● Do this:
Copy out the stretch of the listing from the line containing "Would you say" through the line containing "which happens to be closest to (x=136, y=60)?", keeping each line as it is.

● Records shown:
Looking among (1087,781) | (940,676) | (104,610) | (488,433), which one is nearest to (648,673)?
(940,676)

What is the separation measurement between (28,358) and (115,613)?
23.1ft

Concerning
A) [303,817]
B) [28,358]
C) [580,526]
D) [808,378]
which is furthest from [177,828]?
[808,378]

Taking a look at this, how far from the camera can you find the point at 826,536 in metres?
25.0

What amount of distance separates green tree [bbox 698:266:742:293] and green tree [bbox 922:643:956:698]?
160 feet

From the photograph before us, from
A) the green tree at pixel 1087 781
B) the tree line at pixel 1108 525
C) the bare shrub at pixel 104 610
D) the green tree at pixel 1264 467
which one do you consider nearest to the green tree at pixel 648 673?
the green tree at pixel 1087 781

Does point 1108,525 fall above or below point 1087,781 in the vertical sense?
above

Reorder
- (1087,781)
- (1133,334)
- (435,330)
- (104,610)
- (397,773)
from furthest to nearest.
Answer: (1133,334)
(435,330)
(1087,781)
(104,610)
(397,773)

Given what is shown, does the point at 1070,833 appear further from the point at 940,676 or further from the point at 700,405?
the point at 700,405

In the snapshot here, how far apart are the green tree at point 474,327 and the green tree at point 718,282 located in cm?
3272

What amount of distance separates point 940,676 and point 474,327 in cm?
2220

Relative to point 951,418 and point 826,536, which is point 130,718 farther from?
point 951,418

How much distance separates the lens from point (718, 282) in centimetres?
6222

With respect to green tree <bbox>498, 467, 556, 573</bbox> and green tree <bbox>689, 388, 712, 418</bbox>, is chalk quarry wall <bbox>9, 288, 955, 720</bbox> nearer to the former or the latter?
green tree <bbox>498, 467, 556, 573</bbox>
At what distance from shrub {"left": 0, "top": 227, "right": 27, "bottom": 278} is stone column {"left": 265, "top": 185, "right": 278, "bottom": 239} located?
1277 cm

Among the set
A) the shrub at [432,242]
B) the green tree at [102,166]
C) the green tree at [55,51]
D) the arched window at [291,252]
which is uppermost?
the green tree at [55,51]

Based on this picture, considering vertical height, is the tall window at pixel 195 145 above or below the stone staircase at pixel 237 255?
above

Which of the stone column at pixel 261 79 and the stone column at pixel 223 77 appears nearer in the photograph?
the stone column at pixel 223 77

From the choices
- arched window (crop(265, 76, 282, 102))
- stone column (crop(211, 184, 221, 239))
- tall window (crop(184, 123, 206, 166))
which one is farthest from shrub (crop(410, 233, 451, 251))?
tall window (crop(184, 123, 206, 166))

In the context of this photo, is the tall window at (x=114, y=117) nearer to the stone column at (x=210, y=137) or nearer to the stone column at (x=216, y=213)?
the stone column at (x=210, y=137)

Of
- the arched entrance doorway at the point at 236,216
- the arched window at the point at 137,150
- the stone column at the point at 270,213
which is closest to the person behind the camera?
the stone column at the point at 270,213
* * *
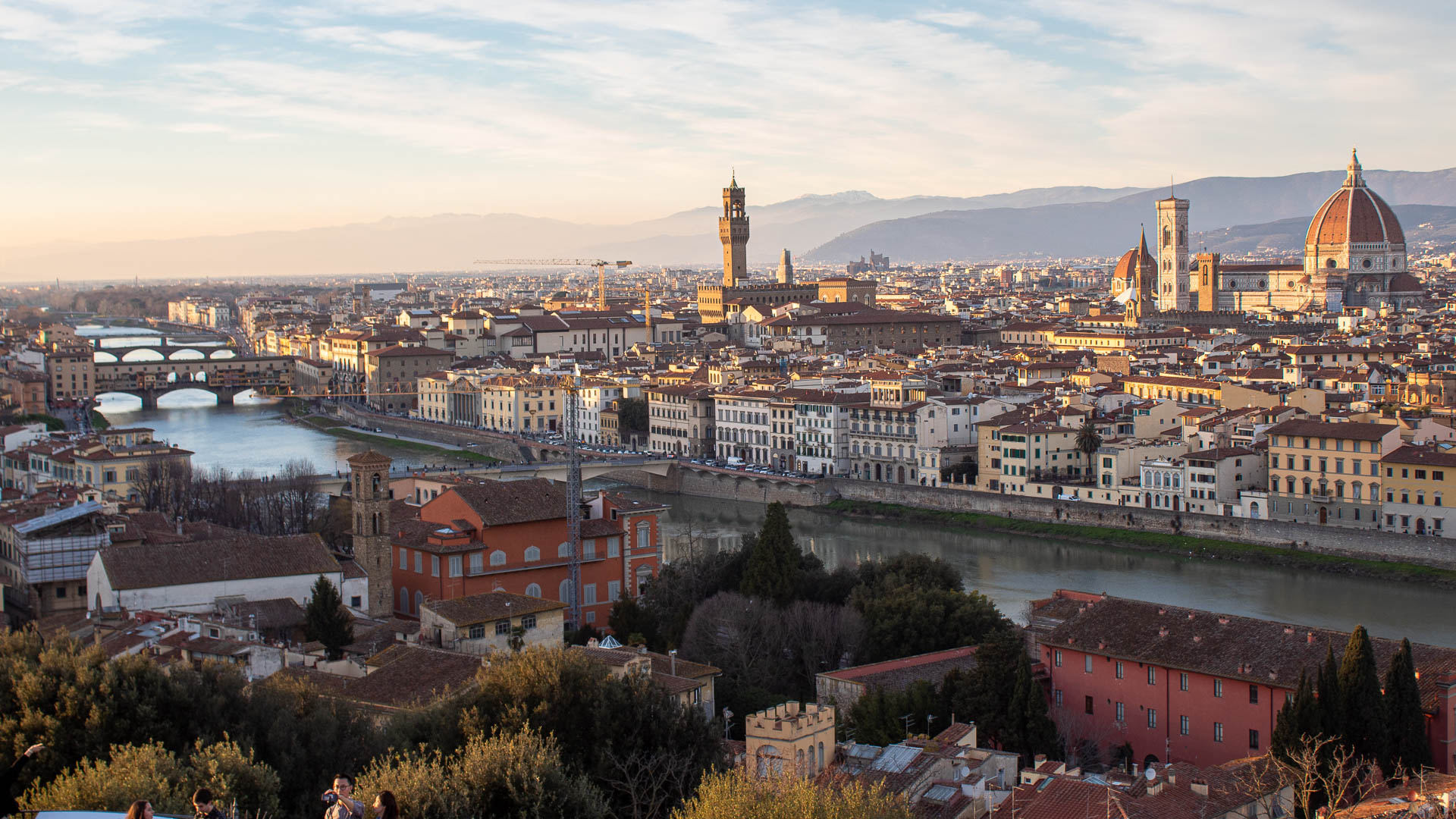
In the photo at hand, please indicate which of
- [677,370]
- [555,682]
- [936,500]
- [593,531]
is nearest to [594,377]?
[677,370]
---
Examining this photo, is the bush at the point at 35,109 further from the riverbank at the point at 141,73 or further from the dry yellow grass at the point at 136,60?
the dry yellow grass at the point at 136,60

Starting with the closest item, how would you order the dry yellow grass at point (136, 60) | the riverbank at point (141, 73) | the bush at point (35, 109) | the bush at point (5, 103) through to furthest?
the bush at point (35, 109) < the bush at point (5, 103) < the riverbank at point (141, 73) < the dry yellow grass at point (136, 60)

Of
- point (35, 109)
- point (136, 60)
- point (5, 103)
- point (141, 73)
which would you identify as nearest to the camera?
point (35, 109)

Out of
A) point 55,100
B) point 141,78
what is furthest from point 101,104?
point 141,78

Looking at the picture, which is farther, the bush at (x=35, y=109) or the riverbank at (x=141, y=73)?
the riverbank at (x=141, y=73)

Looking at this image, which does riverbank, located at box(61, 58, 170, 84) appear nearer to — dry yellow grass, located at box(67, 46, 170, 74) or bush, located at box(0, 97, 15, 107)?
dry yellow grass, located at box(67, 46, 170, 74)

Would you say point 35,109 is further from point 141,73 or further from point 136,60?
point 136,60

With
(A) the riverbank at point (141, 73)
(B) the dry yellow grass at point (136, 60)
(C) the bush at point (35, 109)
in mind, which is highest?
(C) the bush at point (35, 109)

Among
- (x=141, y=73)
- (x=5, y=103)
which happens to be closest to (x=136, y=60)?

● Task result:
Would you say point 35,109 is further from point 141,73 or further from point 136,60?
point 136,60

With
(A) the riverbank at point (141, 73)
(B) the dry yellow grass at point (136, 60)
(C) the bush at point (35, 109)
in mind, which is highest?
(C) the bush at point (35, 109)

Among
- (x=141, y=73)
- (x=5, y=103)
which happens to be closest to (x=136, y=60)?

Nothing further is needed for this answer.